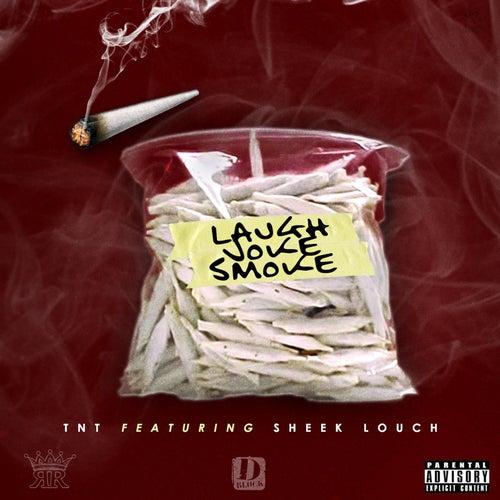 Laugh Joke Smoke (feat. Sheek Louch) by TNT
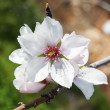 Almond blossom spring — Stock Photo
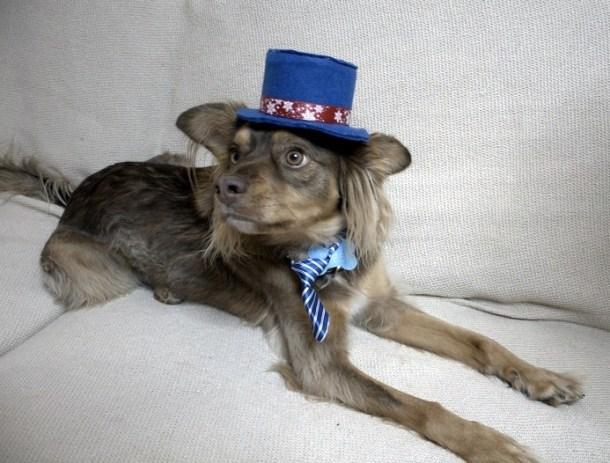 Ο Δίας με καπέλο και γραβάτα εικόνα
• • •
**The task**
Leave out the pictures and give the listing above again exactly.

**Output below**
 Laugh Joke Smoke (feat. Sheek Louch) by TNT
 Almond blossom spring — Stock Photo
 Ο Δίας με καπέλο και γραβάτα εικόνα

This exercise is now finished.